How can I extract an integer from within a string?

strtol doesn't find a number in a string. It converts the number at the beginning of the string. (It does skip whitespace, but nothing else.)

If you need to find where a number starts, you can use something like:

const char* nump = strpbrk(str, "0123456789");
if (nump == NULL) /* No number, handle error*/

(man strpbrk)

If your numbers might be signed, you'll need something a bit more sophisticated.
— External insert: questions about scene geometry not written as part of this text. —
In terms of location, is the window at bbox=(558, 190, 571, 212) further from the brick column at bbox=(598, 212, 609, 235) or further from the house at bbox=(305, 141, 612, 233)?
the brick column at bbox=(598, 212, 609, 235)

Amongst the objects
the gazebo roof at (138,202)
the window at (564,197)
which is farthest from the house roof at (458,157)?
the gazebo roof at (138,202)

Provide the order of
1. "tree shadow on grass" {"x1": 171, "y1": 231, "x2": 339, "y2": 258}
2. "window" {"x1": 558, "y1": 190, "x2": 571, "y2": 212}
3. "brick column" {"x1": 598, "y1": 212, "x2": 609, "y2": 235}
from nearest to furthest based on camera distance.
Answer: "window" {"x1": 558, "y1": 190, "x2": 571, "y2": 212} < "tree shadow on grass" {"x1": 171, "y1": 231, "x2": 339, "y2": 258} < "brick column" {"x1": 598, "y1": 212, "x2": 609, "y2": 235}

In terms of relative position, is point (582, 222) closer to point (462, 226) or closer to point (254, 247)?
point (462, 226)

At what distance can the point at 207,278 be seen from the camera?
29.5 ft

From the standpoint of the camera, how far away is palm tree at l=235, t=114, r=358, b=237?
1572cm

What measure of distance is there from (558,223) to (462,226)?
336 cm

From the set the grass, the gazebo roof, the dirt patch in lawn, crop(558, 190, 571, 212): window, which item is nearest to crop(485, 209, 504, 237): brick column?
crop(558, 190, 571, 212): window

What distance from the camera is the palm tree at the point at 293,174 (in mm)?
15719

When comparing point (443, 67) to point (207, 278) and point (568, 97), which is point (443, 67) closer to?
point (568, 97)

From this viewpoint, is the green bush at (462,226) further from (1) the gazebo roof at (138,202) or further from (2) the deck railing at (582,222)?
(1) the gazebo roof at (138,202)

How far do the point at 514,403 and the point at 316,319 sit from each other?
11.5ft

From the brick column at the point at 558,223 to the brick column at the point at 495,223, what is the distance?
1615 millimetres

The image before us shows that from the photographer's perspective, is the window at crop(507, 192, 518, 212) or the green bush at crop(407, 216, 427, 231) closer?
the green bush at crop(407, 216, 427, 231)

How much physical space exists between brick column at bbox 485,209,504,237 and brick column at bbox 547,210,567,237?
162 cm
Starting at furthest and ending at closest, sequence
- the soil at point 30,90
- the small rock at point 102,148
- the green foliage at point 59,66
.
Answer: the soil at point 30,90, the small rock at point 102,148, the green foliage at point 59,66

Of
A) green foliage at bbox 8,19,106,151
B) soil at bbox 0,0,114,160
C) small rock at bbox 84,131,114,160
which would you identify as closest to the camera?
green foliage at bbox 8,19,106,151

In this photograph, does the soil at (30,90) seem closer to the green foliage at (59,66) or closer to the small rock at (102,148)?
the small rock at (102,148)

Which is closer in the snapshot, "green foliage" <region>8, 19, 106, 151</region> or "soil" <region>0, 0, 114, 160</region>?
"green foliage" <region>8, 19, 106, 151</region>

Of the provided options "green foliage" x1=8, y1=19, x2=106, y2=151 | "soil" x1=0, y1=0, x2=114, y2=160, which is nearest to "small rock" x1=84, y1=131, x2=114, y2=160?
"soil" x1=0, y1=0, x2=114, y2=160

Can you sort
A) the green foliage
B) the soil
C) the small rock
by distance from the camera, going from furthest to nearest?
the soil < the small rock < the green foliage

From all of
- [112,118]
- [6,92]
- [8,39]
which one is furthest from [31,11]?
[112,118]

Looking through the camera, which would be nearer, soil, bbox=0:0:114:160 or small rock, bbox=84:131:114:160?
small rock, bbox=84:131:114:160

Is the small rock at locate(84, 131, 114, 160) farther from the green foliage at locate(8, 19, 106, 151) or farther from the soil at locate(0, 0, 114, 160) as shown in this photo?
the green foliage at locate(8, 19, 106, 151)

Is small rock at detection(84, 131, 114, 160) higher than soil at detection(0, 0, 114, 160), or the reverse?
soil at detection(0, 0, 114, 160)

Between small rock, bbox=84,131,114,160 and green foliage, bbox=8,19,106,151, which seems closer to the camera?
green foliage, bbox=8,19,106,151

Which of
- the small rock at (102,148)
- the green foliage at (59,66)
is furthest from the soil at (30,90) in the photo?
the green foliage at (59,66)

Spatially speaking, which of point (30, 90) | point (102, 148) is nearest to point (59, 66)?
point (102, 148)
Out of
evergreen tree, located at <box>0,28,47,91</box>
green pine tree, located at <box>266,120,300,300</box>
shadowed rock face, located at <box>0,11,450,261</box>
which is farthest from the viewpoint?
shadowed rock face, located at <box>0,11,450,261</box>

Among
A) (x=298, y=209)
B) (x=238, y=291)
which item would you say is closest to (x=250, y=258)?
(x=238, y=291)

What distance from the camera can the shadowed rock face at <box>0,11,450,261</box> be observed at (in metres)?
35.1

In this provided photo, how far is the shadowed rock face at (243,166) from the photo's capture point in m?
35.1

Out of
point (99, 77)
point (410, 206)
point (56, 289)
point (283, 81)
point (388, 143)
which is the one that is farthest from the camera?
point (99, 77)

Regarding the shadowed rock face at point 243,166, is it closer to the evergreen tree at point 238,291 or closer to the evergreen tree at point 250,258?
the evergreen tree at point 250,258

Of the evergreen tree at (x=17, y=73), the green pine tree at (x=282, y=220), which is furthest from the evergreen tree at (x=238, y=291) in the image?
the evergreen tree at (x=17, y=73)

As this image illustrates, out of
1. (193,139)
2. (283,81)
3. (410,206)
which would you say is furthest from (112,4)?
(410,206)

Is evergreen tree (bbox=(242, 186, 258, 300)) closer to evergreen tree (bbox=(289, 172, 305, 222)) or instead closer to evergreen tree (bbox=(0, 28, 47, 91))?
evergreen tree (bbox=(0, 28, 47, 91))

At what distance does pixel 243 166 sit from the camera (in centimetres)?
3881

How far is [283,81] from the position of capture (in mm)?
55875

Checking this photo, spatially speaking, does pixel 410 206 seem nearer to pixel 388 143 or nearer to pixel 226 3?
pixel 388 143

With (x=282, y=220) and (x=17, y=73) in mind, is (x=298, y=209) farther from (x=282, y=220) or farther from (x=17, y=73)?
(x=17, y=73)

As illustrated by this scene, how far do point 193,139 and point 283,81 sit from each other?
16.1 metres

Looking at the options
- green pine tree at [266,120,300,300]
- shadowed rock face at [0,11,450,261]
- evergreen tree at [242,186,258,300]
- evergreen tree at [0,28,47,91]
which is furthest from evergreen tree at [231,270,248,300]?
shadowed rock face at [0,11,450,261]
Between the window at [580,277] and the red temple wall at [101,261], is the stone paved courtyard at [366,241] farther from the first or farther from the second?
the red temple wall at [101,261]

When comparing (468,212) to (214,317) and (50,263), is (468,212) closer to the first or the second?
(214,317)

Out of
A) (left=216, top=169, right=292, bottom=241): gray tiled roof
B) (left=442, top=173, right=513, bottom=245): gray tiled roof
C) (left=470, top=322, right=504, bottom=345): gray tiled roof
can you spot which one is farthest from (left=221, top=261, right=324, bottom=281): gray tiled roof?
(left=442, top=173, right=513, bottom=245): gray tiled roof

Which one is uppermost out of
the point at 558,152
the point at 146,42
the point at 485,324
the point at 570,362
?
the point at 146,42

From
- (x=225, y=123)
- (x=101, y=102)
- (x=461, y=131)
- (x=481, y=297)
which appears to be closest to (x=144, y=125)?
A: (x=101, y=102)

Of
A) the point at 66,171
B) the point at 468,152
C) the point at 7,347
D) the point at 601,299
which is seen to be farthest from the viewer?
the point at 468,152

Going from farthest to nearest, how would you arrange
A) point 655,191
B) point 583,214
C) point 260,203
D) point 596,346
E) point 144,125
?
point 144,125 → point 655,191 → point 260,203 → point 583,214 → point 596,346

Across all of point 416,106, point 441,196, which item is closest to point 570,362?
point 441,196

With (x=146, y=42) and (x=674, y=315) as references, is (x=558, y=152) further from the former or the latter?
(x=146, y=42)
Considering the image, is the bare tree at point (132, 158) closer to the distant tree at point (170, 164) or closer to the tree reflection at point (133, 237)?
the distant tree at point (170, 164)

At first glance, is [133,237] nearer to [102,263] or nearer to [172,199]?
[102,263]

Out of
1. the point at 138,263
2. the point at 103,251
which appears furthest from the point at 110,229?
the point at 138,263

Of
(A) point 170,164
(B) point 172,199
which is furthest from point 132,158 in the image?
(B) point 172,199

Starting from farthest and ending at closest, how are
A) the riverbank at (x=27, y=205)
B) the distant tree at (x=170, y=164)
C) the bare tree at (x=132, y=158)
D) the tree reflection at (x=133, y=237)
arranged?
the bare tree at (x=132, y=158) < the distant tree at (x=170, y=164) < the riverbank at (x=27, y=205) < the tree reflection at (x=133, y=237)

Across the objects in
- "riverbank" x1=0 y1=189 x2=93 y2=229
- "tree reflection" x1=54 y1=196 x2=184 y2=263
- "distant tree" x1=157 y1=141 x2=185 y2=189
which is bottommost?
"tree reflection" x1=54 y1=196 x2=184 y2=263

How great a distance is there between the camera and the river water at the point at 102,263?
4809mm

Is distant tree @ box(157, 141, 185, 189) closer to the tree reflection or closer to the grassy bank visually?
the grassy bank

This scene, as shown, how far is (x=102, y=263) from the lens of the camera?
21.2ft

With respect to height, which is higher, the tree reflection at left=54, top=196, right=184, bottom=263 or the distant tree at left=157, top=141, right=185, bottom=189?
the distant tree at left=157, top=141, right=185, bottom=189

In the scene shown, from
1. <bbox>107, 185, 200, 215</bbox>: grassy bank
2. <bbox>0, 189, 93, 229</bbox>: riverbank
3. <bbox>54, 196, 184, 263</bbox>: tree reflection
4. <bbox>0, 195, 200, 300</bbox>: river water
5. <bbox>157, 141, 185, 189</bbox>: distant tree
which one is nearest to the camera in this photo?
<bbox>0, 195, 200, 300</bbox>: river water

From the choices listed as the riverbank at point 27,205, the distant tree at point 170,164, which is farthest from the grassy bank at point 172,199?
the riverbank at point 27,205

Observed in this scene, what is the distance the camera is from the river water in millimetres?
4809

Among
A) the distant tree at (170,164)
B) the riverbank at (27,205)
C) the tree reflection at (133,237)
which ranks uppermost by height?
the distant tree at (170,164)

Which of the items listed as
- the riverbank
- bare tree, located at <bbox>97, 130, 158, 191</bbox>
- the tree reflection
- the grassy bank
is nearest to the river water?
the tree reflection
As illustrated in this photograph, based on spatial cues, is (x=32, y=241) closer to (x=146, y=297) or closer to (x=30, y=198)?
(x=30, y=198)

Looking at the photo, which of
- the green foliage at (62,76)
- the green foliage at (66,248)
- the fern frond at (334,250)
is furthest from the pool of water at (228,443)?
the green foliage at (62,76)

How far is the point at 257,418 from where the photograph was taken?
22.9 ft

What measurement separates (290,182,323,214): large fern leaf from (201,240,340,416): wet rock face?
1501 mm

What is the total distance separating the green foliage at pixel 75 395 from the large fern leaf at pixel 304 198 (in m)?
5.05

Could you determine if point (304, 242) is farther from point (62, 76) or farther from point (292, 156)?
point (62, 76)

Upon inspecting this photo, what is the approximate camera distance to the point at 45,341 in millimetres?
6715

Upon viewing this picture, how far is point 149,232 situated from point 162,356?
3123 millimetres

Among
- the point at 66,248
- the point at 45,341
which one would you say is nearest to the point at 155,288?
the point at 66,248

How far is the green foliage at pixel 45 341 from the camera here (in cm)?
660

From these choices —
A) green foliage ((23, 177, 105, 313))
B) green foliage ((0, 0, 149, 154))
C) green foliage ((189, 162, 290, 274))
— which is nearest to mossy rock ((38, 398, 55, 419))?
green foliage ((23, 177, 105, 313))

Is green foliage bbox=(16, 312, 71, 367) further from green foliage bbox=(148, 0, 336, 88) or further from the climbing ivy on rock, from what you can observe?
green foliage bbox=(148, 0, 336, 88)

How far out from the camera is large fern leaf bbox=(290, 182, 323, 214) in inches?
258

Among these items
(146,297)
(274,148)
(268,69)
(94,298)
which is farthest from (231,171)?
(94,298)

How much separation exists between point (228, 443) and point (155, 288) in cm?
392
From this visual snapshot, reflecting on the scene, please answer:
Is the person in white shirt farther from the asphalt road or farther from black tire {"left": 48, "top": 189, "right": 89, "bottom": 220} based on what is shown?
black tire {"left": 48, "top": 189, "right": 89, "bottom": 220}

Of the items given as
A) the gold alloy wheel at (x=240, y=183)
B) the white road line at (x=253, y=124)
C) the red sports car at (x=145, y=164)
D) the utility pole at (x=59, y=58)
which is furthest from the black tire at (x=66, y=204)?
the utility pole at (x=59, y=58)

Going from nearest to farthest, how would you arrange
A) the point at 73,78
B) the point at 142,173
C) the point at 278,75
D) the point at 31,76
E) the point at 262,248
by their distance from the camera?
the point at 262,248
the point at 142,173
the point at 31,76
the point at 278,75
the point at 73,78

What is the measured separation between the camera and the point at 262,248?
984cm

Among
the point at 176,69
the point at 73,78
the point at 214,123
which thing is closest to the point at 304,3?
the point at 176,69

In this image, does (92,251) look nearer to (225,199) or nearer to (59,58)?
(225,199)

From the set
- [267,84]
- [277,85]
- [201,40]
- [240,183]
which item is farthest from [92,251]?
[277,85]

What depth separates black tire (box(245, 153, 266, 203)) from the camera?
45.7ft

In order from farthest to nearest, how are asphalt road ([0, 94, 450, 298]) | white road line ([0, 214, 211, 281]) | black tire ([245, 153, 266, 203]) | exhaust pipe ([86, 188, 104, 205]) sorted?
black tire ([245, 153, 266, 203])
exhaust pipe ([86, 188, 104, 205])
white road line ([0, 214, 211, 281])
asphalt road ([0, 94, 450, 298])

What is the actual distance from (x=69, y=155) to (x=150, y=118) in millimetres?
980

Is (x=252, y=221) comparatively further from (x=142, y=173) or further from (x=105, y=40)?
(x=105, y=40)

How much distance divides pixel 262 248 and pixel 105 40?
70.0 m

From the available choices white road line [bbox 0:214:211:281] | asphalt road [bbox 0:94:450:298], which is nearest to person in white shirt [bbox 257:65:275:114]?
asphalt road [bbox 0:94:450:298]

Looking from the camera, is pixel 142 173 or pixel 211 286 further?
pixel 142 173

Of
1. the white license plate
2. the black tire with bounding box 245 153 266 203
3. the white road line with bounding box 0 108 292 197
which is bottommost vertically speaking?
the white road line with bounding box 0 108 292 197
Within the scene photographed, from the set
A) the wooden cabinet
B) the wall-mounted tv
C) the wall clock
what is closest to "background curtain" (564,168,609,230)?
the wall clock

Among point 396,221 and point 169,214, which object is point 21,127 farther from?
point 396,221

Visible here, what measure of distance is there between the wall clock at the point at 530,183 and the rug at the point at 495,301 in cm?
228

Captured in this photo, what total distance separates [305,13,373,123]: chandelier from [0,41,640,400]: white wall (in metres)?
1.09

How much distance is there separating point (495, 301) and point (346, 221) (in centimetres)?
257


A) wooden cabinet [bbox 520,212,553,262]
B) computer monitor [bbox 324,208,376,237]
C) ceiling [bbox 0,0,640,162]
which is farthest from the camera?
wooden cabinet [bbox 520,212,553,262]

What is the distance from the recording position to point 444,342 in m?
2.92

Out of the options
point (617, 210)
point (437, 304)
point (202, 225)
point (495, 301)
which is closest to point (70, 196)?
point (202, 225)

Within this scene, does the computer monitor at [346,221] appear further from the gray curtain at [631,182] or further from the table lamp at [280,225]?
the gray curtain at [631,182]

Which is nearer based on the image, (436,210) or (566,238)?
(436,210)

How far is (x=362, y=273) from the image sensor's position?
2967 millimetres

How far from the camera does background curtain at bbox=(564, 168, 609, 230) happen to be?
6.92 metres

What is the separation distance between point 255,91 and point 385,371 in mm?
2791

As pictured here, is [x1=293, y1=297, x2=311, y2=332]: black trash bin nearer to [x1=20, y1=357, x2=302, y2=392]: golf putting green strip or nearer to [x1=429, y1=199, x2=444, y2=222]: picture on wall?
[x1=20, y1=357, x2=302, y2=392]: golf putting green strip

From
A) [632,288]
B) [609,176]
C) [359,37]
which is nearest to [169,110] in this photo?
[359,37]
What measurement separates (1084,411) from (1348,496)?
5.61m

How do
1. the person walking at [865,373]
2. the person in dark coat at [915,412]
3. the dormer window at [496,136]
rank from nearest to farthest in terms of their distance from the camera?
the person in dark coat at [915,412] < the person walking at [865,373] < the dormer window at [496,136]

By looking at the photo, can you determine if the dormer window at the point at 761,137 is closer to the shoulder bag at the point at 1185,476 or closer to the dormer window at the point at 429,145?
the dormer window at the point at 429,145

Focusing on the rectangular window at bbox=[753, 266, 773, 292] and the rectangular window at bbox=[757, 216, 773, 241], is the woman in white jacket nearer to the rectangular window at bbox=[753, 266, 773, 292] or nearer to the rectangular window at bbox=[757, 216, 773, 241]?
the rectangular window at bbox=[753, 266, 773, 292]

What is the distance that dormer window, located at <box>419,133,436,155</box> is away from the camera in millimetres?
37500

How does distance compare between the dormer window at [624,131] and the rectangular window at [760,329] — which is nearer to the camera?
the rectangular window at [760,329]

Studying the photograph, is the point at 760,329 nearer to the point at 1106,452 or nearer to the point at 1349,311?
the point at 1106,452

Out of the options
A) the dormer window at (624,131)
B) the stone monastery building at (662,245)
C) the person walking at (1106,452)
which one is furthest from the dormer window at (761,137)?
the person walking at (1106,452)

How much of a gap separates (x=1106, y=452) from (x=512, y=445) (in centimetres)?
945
One way is to do the above and then back up one character if the previous character is -. But watch out for the beginning of the string:

if ( nump != str && nump[-1] == '-') --nump;

Just putting - into the strpbrk argument would produce false matches on input like non-numeric7.


If the format is always like this, then this could also work

#include <stdio.h>

int main()
{
    char *str[] = {"a5 d8", "fe55 eec2", "a5 abc111"};
    int num1, num2;

    for (int i = 0; i < 3; i++) {
      sscanf(str[i], "%*[^0-9]%d%*[^0-9]%d", &num1, &num2);
      printf("num1: %d, num2: %d\n", num1, num2);
    }
    return 0;
}

Output

num1: 5, num2: 8                                                                                                                                                                   
num1: 55, num2: 2                                                                                                                                                                  
num1: 5, num2: 111

%[^0-9] will match any non digit character. By adding the * like this %*[^0-9] indicates that the data is to be read from the string, but ignored.